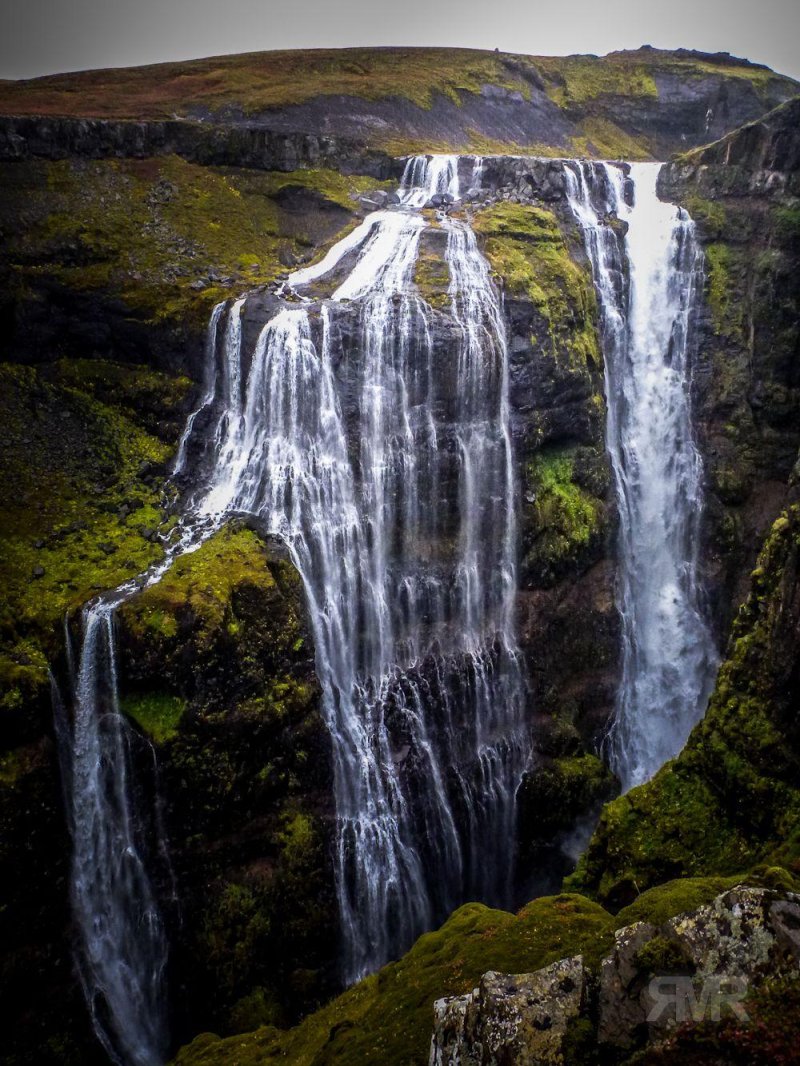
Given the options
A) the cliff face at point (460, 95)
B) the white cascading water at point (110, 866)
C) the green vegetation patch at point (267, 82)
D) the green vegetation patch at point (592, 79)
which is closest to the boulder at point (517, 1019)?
the white cascading water at point (110, 866)

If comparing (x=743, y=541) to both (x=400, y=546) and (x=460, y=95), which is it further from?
(x=460, y=95)

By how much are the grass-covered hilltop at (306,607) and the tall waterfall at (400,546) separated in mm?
650

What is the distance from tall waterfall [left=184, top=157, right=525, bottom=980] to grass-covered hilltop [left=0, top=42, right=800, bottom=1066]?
0.65 m

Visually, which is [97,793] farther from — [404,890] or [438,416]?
[438,416]

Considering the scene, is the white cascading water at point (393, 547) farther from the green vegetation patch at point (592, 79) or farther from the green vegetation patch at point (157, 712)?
the green vegetation patch at point (592, 79)

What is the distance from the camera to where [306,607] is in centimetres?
1755

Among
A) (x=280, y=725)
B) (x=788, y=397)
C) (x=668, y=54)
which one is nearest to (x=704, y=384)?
(x=788, y=397)

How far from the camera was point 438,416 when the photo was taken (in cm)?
1977

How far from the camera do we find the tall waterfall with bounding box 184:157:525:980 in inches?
695

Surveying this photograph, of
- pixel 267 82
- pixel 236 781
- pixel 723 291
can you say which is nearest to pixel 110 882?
pixel 236 781

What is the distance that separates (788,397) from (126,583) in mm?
21069

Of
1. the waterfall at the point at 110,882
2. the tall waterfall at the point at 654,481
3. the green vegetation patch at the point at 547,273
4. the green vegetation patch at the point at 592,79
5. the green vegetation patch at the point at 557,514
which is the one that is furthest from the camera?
the green vegetation patch at the point at 592,79

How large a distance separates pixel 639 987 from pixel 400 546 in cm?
1374

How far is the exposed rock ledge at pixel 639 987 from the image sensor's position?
6.11 metres
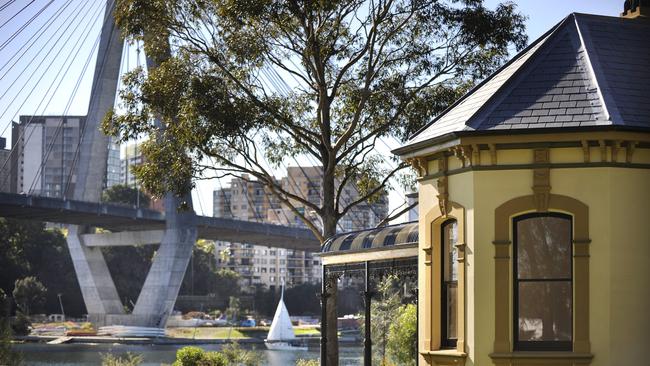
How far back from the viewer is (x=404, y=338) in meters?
52.2

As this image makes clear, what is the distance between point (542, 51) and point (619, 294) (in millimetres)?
4766

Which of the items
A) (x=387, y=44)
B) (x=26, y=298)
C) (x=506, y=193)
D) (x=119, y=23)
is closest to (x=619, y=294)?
(x=506, y=193)

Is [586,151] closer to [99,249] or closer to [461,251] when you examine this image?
[461,251]

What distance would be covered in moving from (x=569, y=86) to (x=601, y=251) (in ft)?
9.96

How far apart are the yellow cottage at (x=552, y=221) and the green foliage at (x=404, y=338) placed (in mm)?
31906

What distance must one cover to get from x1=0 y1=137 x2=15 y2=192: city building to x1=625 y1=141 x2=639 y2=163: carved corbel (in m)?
56.7

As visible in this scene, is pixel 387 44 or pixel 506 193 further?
pixel 387 44

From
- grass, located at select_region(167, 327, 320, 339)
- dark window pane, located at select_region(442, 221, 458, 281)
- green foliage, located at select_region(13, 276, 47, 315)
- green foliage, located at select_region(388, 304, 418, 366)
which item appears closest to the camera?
dark window pane, located at select_region(442, 221, 458, 281)

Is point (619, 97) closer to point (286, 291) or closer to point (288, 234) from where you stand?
point (288, 234)

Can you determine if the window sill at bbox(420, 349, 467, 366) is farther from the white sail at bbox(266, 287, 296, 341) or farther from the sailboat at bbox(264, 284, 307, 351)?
the white sail at bbox(266, 287, 296, 341)

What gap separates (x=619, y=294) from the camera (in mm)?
17297

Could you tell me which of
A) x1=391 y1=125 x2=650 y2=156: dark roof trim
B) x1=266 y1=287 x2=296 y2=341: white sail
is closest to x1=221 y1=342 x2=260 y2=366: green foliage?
x1=391 y1=125 x2=650 y2=156: dark roof trim

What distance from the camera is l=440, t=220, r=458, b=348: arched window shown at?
62.7ft

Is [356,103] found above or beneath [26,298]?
above
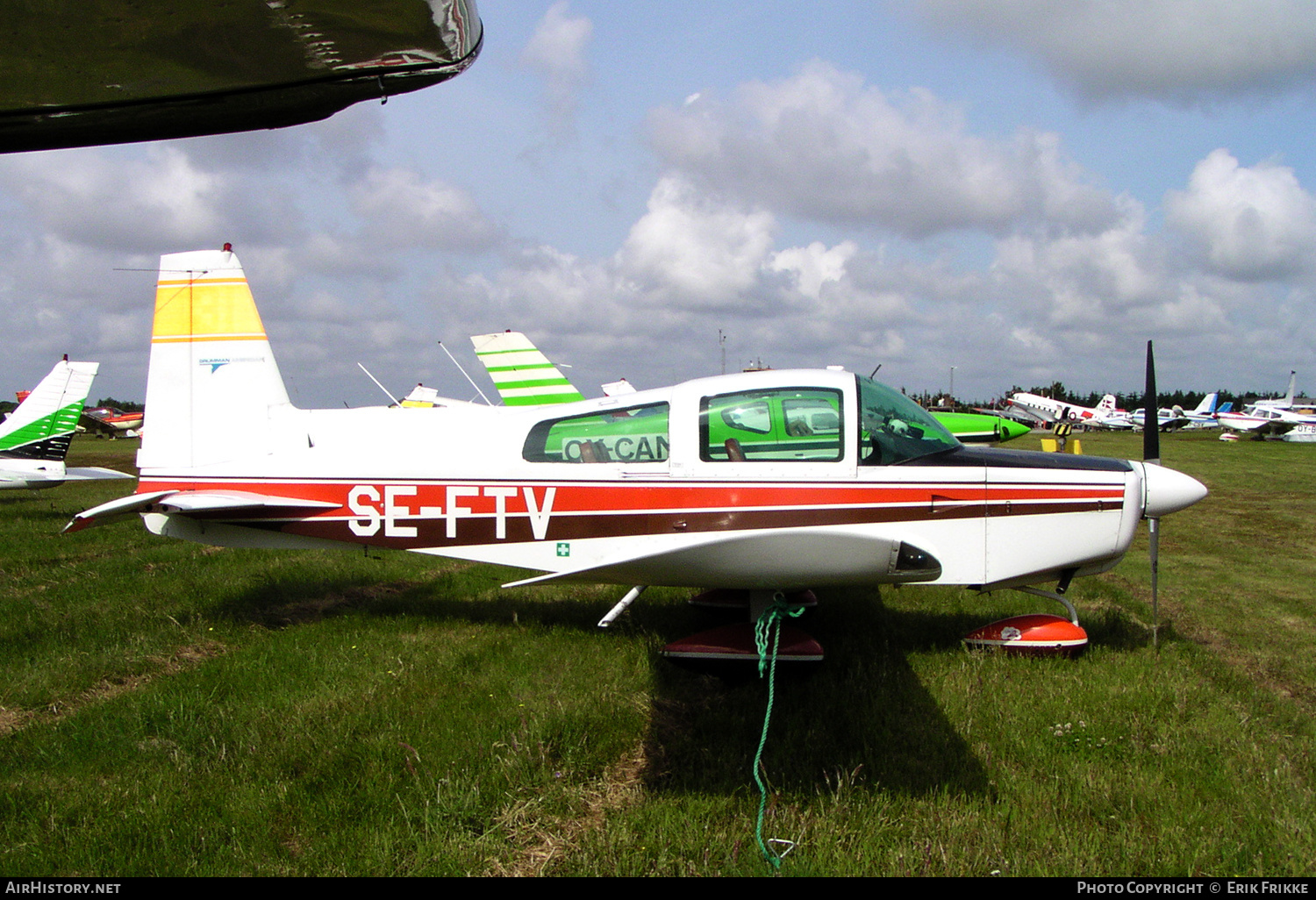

★ ★ ★ ★

- [WORK REQUIRED]
Starting at the line containing "What distance would" and continuing to the end of the records, swap "green foliage" for "green shrubbery" and leave everything else unchanged. Leave out the pictures.

- [PROBLEM SOLUTION]
What distance would be covered in moving from (x=569, y=86) to (x=601, y=251) (in ft)?
9.96

How far apart are the yellow cottage at (x=552, y=221) and the green shrubbery at (x=404, y=338) placed (in mm)?
31906

What distance must one cover to get from x1=0 y1=137 x2=15 y2=192: city building to x1=625 y1=141 x2=639 y2=163: carved corbel (in m)?
56.7

As visible in this scene, is pixel 387 44 or pixel 506 193 further?
pixel 387 44

From
- grass, located at select_region(167, 327, 320, 339)
- dark window pane, located at select_region(442, 221, 458, 281)
- green shrubbery, located at select_region(13, 276, 47, 315)
- green shrubbery, located at select_region(388, 304, 418, 366)
which item appears closest to the camera?
dark window pane, located at select_region(442, 221, 458, 281)

Is point (619, 97) closer to point (286, 291) or closer to point (288, 234) from where you stand?
point (288, 234)

Can you determine if the window sill at bbox(420, 349, 467, 366) is farther from the white sail at bbox(266, 287, 296, 341) or farther from the sailboat at bbox(264, 284, 307, 351)?
the white sail at bbox(266, 287, 296, 341)

What gap separates (x=619, y=294) from the camera (in mm)?
17297

Could you tell me which of
A) x1=391 y1=125 x2=650 y2=156: dark roof trim
B) x1=266 y1=287 x2=296 y2=341: white sail
is closest to x1=221 y1=342 x2=260 y2=366: green shrubbery?
x1=391 y1=125 x2=650 y2=156: dark roof trim

What distance from the camera is l=440, t=220, r=458, b=348: arched window shown at?
62.7ft

Is [356,103] found above or beneath [26,298]?
above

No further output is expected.